Je faisais des points fréquemment avec Patrice Cohen et mon comité scientifique (Patrice Pinell et Laëtitia Atlani-Duault) depuis les États-Unis et lors de mes retours en France. En 2018, j’ai enseigné dans la filière Sociologie à l’université de Rouen Normandie en assurant plusieurs TD ou séminaire à la demande de Christophe Daum qui est également anthropologue au sein du laboratoire Dysolab. En 2019, j’ai été recruté au Département d’Études politiques et territoriales à la Faculté de Sciences sociales de l’université Jean-Monnet à Saint-Étienne en tant qu’attaché temporaire d’enseignement et de recherche (Ater). J’y ai enseigné pendant deux ans, principalement l’anthropologie de la santé, l’anthropologie des sciences et la théorisation ancrée. J’ai pu rédiger l’intégralité de ma thèse tout en assurant un service complet d’enseignement ; j’avais en effet accumulé une somme considérable de données en trois ans de terrain outre-Atlantique.

  • Que devenez-vous depuis votre doctorat ?

J’ai terminé mon contrat à Saint-Étienne l’été dernier. Je suis revenu chez moi à Binic en Bretagne dans la baie de Saint-Brieuc. J’ai déposé des dossiers auprès de plusieurs universités mais il y a peu de postes en anthropologie. Il faut souvent cumuler plusieurs années de contrats précaires dans la recherche et l’enseignement, et multiplier les publications, pour espérer décrocher un poste après le doctorat. J’aspire bien sûr à mener une carrière universitaire, peut-être à l’étranger, je me laisse quelques mois de réflexion. Je m’engage actuellement au sein d’associations sur ma commune et travaille sur plusieurs projets professionnels.

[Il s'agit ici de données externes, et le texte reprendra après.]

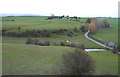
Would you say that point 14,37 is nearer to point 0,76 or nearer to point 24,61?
point 24,61

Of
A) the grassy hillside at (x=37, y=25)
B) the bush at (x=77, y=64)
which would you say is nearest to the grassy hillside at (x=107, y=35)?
the grassy hillside at (x=37, y=25)

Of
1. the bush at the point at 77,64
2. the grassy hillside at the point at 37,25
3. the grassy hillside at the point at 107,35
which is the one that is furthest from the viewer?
the grassy hillside at the point at 37,25

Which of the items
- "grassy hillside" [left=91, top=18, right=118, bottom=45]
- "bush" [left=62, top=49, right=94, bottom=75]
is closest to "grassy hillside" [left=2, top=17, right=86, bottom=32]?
"grassy hillside" [left=91, top=18, right=118, bottom=45]

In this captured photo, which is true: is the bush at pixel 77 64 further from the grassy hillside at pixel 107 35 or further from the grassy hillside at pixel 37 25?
the grassy hillside at pixel 37 25

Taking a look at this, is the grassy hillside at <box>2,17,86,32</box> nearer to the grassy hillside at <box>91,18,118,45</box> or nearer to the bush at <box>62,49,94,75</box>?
the grassy hillside at <box>91,18,118,45</box>

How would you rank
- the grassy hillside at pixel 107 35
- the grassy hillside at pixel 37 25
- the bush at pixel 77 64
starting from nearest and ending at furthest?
the bush at pixel 77 64 < the grassy hillside at pixel 107 35 < the grassy hillside at pixel 37 25

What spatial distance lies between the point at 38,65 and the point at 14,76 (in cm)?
545

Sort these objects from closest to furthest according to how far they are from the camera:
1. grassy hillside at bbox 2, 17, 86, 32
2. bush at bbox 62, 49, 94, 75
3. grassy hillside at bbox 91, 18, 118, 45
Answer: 1. bush at bbox 62, 49, 94, 75
2. grassy hillside at bbox 91, 18, 118, 45
3. grassy hillside at bbox 2, 17, 86, 32

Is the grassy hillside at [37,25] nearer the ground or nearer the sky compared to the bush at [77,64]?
nearer the sky

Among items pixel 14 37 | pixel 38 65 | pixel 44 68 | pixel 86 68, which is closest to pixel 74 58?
pixel 86 68

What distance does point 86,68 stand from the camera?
16.1 metres

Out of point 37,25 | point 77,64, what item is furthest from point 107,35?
point 77,64

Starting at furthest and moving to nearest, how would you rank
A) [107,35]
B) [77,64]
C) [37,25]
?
[37,25] → [107,35] → [77,64]

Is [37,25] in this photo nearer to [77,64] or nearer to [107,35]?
[107,35]
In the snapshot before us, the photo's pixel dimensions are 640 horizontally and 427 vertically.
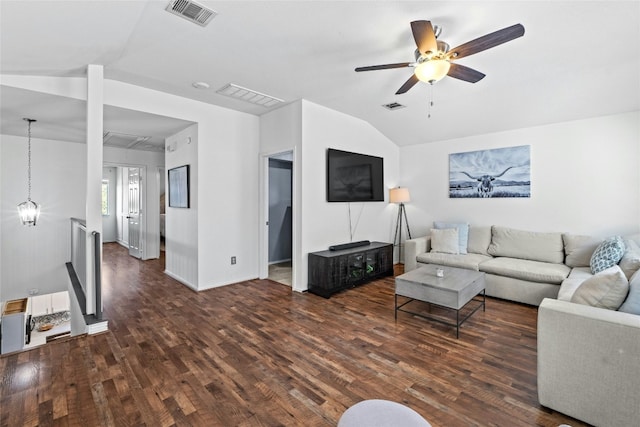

  • Qu’avez-vous retiré de votre doctorat ?

Le doctorat m’a permis de vivre des expériences inédites certes scientifiques mais avant tout humaines d’une part auprès des acteurs de mon terrain et d’autre part avec les collègues chercheurs. Mener une ethnographie sur un temps long, se faire accepter et négocier sa place parmi divers groupes, s’immerger dans une culture – la recherche médicale publique sur les CAM aux Etats-Unis qui m’était presque totalement étrangère – représentent des expériences singulières pleine de rebondissements avec des moments parfois heureux, parfois difficiles. C’est aussi un cheminement analytique et personnel très enrichissant où l’on s’ouvre à la pluralité des expériences et des représentations du monde.